[Assignment] A faithful copy of the entries, without any pictures, is what is needed here.

(Stored data)

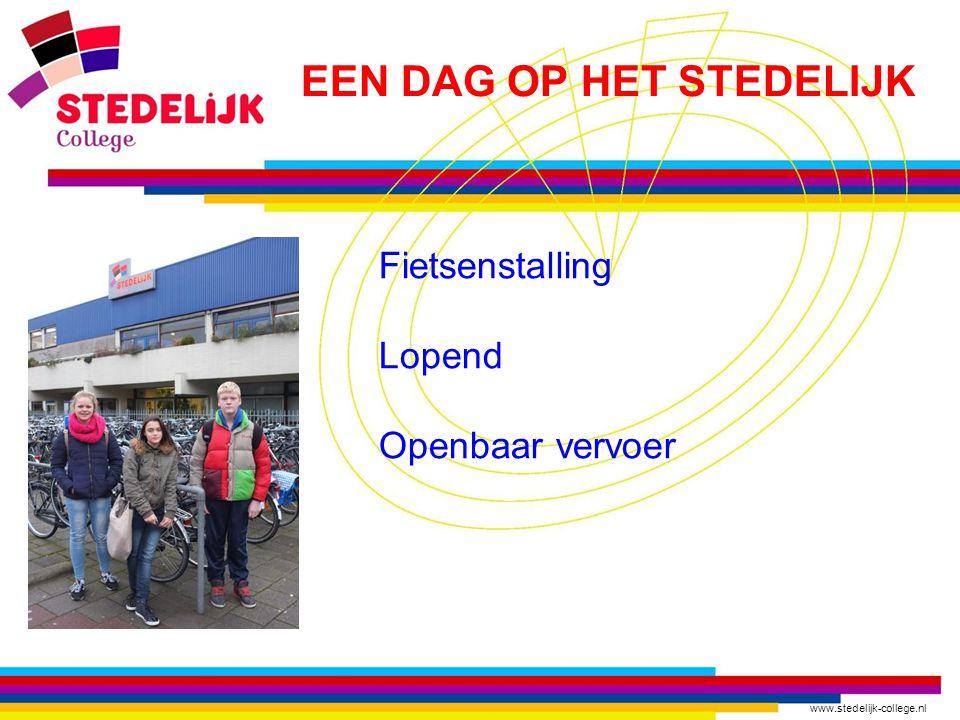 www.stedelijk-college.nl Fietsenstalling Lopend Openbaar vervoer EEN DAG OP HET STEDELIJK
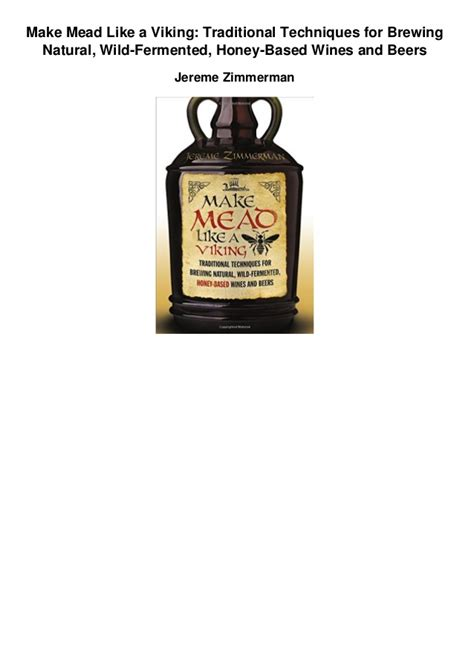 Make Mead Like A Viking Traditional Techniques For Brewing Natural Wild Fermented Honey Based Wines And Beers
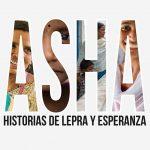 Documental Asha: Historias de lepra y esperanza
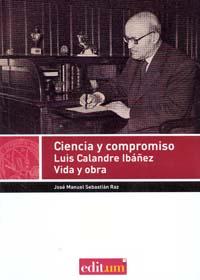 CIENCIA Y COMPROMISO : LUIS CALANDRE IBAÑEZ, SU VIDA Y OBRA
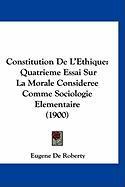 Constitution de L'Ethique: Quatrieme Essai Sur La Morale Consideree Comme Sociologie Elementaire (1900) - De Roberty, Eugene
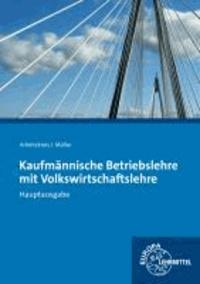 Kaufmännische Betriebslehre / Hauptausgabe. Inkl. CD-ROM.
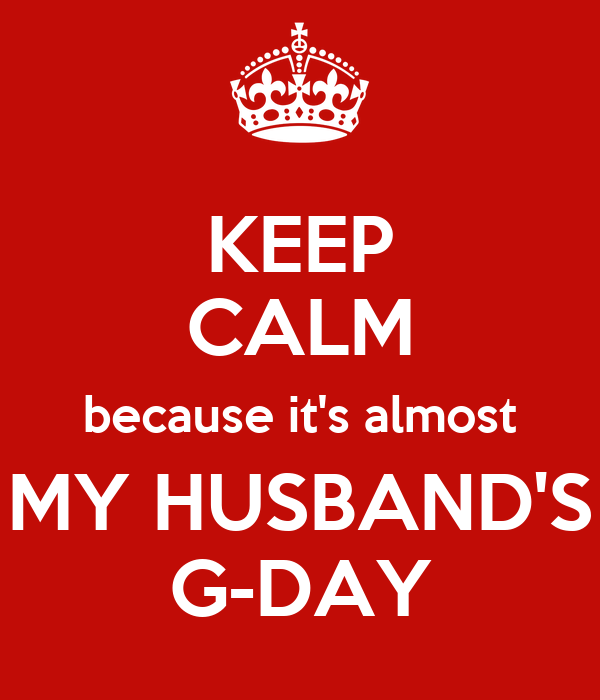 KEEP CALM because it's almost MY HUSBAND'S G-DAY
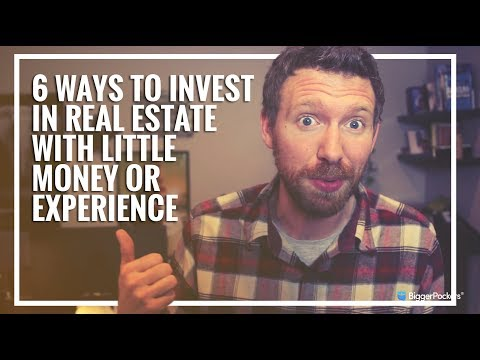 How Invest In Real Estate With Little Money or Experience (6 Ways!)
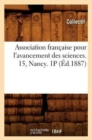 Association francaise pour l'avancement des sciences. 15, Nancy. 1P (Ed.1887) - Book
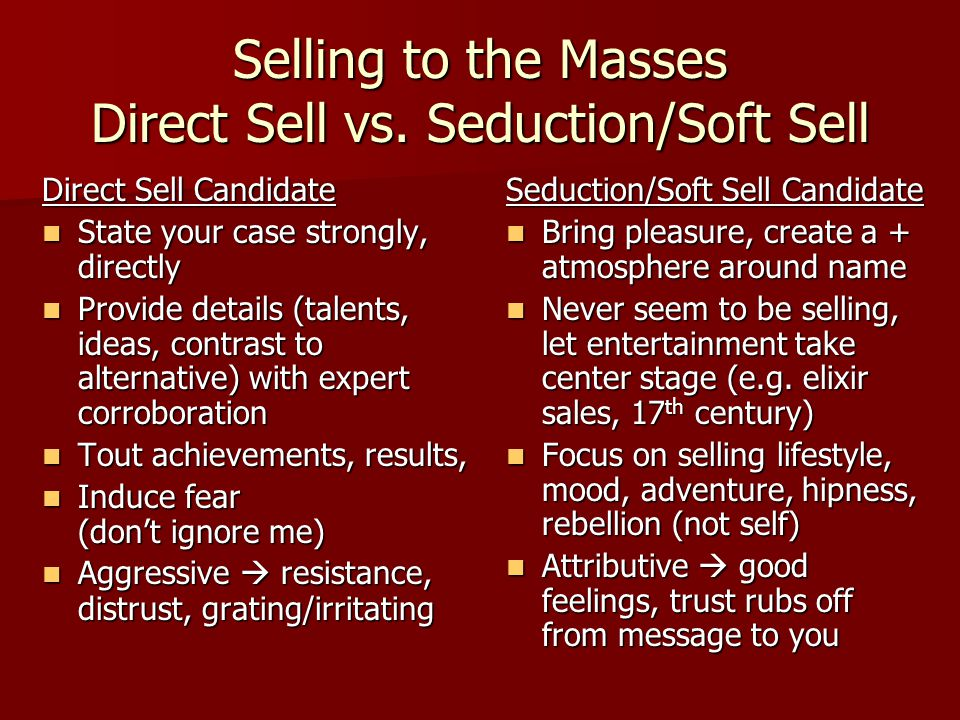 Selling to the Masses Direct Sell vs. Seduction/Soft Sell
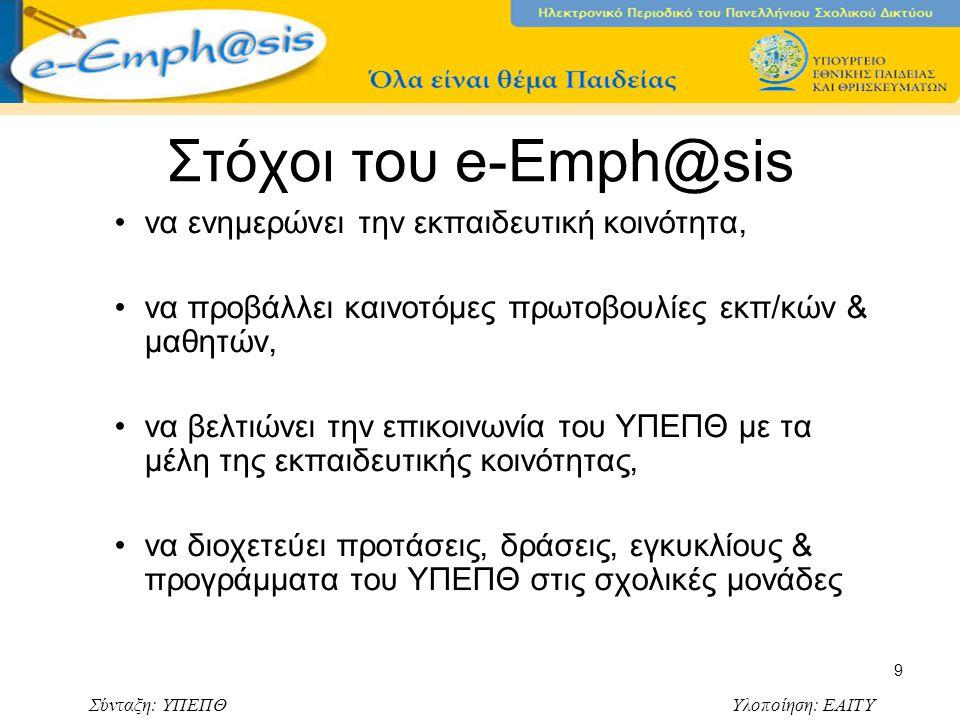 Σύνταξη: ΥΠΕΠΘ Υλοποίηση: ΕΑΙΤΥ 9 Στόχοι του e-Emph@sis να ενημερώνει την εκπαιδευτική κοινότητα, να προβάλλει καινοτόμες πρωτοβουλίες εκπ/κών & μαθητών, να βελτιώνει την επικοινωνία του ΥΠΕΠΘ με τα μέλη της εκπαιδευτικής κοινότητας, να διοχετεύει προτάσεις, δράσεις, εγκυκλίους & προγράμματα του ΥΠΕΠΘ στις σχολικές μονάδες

[Written solution]
 www.stedelijk-college.nl Fietsenstalling Lopend Openbaar vervoer EEN DAG OP HET STEDELIJK
 Make Mead Like A Viking Traditional Techniques For Brewing Natural Wild Fermented Honey Based Wines And Beers
 Documental Asha: Historias de lepra y esperanza
 CIENCIA Y COMPROMISO : LUIS CALANDRE IBAÑEZ, SU VIDA Y OBRA
 Constitution de L'Ethique: Quatrieme Essai Sur La Morale Consideree Comme Sociologie Elementaire (1900) - De Roberty, Eugene
 Kaufmännische Betriebslehre / Hauptausgabe. Inkl. CD-ROM.
 KEEP CALM because it's almost MY HUSBAND'S G-DAY
 How Invest In Real Estate With Little Money or Experience (6 Ways!)
 Association francaise pour l'avancement des sciences. 15, Nancy. 1P (Ed.1887) - Book
 Selling to the Masses Direct Sell vs. Seduction/Soft Sell
 Σύνταξη: ΥΠΕΠΘ Υλοποίηση: ΕΑΙΤΥ 9 Στόχοι του e-Emph@sis να ενημερώνει την εκπαιδευτική κοινότητα, να προβάλλει καινοτόμες πρωτοβουλίες εκπ/κών & μαθητών, να βελτιώνει την επικοινωνία του ΥΠΕΠΘ με τα μέλη της εκπαιδευτικής κοινότητας, να διοχετεύει προτάσεις, δράσεις, εγκυκλίους & προγράμματα του ΥΠΕΠΘ στις σχολικές μονάδες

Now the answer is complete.